═══ Input

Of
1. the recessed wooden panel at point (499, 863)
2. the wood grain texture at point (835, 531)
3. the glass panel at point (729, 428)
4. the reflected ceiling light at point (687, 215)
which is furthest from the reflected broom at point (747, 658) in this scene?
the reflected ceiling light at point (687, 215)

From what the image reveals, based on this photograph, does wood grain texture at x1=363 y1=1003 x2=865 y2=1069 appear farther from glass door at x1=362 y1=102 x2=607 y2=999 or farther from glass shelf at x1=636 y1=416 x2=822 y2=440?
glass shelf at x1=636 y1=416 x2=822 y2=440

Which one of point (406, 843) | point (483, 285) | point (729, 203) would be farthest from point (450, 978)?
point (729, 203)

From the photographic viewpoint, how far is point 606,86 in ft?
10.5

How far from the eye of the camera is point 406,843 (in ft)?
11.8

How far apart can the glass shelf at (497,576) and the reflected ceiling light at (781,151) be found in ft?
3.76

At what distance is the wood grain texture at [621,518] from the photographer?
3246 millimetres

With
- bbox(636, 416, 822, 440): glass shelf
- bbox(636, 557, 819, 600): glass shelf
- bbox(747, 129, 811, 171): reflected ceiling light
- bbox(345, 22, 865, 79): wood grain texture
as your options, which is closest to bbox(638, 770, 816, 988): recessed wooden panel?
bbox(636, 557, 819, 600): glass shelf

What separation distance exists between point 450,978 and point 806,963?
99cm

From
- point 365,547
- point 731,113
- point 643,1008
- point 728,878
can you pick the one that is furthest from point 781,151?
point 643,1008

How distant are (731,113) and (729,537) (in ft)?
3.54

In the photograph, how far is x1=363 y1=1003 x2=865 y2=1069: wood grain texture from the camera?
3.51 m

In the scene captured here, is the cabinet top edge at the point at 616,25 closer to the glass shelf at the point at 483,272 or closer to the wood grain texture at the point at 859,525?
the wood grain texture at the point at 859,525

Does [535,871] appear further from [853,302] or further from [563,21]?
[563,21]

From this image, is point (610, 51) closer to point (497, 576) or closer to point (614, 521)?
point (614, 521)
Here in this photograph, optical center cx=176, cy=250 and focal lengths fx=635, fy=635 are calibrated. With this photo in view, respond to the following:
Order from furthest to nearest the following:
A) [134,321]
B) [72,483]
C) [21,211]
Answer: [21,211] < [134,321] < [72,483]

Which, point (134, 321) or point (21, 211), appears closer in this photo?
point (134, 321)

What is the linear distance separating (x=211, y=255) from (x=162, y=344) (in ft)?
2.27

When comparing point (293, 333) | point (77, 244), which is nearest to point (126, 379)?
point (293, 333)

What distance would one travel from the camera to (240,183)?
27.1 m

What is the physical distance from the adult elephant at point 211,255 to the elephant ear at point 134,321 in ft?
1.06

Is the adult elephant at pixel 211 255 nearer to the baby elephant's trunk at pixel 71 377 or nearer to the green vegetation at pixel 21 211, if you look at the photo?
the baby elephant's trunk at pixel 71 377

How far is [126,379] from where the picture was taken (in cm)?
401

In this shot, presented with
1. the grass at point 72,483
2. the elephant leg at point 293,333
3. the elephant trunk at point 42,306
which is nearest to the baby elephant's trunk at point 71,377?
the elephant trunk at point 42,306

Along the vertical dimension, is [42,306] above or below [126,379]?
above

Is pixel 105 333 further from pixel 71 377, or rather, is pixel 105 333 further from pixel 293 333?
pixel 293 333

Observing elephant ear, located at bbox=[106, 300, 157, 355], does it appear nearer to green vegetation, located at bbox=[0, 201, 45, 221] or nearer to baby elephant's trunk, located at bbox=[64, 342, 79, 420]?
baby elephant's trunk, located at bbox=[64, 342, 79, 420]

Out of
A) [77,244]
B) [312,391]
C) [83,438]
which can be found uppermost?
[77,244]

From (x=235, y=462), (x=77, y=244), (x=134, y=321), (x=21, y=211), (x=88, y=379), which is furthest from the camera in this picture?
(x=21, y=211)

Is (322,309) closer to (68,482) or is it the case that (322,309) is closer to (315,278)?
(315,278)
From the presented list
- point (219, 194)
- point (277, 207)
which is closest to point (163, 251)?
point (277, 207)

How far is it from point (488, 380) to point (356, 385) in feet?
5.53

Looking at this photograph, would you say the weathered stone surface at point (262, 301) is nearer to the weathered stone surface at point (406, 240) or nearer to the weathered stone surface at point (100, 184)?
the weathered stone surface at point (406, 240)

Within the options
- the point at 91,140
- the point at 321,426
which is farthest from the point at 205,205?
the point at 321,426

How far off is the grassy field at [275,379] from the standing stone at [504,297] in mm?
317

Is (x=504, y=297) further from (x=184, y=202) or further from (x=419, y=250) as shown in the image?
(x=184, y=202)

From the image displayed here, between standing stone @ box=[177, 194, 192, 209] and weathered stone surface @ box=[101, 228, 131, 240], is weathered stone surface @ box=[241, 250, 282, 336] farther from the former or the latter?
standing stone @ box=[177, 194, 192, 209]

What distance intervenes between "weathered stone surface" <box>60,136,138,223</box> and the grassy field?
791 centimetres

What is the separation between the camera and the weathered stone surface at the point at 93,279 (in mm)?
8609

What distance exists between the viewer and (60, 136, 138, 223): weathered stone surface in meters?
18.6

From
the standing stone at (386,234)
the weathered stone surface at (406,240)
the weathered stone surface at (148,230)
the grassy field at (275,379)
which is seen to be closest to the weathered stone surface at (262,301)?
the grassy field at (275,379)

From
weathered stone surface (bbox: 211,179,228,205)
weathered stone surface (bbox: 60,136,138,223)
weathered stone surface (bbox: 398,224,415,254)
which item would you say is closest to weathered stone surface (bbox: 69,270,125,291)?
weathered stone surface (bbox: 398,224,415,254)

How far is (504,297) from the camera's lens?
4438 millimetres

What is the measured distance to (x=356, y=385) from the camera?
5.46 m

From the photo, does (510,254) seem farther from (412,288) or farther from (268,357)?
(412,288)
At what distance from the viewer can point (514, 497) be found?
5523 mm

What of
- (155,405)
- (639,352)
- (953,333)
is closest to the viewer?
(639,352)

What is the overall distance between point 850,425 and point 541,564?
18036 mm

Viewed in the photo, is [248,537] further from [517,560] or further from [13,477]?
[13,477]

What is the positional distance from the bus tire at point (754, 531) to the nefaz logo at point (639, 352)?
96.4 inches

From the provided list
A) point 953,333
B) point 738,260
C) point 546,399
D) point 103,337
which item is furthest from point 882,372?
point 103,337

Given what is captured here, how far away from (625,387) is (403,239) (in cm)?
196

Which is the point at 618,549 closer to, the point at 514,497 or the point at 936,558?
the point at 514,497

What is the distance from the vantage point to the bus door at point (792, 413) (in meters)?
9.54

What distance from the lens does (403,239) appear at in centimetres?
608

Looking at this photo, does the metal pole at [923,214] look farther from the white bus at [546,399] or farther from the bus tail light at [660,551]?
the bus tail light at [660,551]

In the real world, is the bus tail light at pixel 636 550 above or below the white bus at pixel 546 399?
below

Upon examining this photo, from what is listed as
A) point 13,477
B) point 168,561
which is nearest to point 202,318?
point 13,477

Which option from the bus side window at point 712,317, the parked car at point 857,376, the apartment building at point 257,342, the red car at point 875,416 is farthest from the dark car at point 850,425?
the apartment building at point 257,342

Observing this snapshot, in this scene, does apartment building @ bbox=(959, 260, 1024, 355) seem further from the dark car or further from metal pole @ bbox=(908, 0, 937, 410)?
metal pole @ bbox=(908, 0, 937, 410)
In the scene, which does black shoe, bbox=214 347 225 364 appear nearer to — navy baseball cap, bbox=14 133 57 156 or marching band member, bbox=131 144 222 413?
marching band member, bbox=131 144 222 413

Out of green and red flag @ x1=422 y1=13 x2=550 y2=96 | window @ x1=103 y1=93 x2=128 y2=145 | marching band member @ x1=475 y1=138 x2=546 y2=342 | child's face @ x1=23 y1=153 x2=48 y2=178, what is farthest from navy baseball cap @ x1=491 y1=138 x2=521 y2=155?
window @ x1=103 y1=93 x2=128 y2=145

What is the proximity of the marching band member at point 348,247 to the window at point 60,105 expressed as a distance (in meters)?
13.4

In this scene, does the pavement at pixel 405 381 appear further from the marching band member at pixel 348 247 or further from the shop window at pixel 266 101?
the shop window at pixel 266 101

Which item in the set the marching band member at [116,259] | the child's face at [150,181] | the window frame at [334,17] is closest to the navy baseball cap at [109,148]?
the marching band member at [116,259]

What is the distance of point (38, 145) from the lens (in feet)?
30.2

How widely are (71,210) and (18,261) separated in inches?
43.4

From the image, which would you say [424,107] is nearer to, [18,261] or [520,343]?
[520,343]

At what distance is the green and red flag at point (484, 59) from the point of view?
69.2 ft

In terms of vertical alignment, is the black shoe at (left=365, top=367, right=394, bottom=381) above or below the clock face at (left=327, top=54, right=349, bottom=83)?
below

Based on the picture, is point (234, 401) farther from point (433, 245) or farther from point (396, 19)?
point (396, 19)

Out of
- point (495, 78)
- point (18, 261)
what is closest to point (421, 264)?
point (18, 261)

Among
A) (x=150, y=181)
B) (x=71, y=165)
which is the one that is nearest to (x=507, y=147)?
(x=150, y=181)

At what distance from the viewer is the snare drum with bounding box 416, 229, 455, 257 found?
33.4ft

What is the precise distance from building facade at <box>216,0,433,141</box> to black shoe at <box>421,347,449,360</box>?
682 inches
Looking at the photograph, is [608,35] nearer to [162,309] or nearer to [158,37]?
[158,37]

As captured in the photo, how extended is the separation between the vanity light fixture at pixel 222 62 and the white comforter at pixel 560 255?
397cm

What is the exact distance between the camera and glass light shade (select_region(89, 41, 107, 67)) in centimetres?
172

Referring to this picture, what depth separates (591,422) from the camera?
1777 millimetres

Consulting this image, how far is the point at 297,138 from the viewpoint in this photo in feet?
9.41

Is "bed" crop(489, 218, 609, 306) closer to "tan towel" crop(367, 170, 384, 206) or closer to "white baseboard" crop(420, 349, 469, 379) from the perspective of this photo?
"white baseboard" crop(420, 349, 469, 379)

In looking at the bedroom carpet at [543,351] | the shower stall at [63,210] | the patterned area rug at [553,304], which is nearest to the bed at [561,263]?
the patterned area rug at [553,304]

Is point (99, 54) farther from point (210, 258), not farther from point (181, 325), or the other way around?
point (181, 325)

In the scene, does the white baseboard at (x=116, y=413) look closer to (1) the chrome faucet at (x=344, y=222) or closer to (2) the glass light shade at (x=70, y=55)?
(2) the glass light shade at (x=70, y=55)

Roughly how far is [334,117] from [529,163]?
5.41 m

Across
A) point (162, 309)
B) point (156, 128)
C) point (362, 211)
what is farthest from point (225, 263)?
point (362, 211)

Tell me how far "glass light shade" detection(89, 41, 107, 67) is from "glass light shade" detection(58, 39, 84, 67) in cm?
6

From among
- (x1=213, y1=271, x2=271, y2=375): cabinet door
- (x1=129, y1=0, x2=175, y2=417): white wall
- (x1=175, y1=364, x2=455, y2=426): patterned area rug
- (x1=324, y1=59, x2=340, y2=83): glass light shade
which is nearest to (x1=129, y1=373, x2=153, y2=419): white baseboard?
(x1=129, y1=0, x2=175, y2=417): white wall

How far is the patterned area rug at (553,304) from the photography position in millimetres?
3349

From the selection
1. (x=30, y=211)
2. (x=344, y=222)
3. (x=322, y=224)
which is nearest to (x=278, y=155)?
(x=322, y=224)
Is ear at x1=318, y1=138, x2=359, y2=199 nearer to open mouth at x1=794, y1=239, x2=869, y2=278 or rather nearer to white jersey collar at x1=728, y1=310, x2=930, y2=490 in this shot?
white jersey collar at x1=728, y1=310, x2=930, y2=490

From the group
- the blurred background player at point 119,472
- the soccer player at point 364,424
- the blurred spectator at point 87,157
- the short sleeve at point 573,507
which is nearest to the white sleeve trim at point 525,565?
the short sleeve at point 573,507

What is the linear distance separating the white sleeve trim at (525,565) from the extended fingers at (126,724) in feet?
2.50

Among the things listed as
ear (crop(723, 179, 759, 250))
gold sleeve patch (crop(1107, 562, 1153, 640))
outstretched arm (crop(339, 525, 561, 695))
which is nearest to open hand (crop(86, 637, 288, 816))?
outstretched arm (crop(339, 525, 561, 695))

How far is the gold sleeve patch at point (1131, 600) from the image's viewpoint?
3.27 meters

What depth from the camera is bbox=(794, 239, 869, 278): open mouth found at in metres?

══════

--- What to do ---
Give the lines exactly as they stand, from the line with "Is point (99, 54)" through the end of the material.

--- Answer to the exercise ---
Is point (99, 54) farther from point (210, 258), not farther from point (181, 325), or the other way around?
point (181, 325)

In the scene, does the white baseboard at (x=116, y=413) look closer to (1) the chrome faucet at (x=344, y=222) or closer to (2) the glass light shade at (x=70, y=55)?
(2) the glass light shade at (x=70, y=55)

Roughly how far is [334,117] from [529,163]?
5.41 m

Across
A) point (162, 309)
B) point (156, 128)
C) point (362, 211)
what is farthest from point (225, 263)?
point (362, 211)

Tell me how far "glass light shade" detection(89, 41, 107, 67) is from "glass light shade" detection(58, 39, 84, 67) in cm?
6

From among
- (x1=213, y1=271, x2=271, y2=375): cabinet door
- (x1=129, y1=0, x2=175, y2=417): white wall
- (x1=175, y1=364, x2=455, y2=426): patterned area rug
- (x1=324, y1=59, x2=340, y2=83): glass light shade
which is nearest to (x1=129, y1=373, x2=153, y2=419): white baseboard?
(x1=129, y1=0, x2=175, y2=417): white wall

How far is the patterned area rug at (553,304) from the photography position in millimetres?
3349

From the selection
1. (x=30, y=211)
2. (x=344, y=222)
3. (x=322, y=224)
which is nearest to (x=278, y=155)?
(x=322, y=224)
Is ear at x1=318, y1=138, x2=359, y2=199 nearer to open mouth at x1=794, y1=239, x2=869, y2=278 or rather nearer to white jersey collar at x1=728, y1=310, x2=930, y2=490 in this shot?
white jersey collar at x1=728, y1=310, x2=930, y2=490

From the group
- the blurred background player at point 119,472
- the soccer player at point 364,424
- the blurred spectator at point 87,157
- the short sleeve at point 573,507
which is nearest to the white sleeve trim at point 525,565?
the short sleeve at point 573,507

What is the linear distance separating the white sleeve trim at (525,565) from the extended fingers at (126,724) in feet?
2.50

Among the things listed as
ear (crop(723, 179, 759, 250))
gold sleeve patch (crop(1107, 562, 1153, 640))
outstretched arm (crop(339, 525, 561, 695))
which is nearest to open hand (crop(86, 637, 288, 816))?
outstretched arm (crop(339, 525, 561, 695))

How far is the gold sleeve patch at point (1131, 600) from the image's viewpoint?
3.27 meters

What depth from the camera is bbox=(794, 239, 869, 278): open mouth found at in metres?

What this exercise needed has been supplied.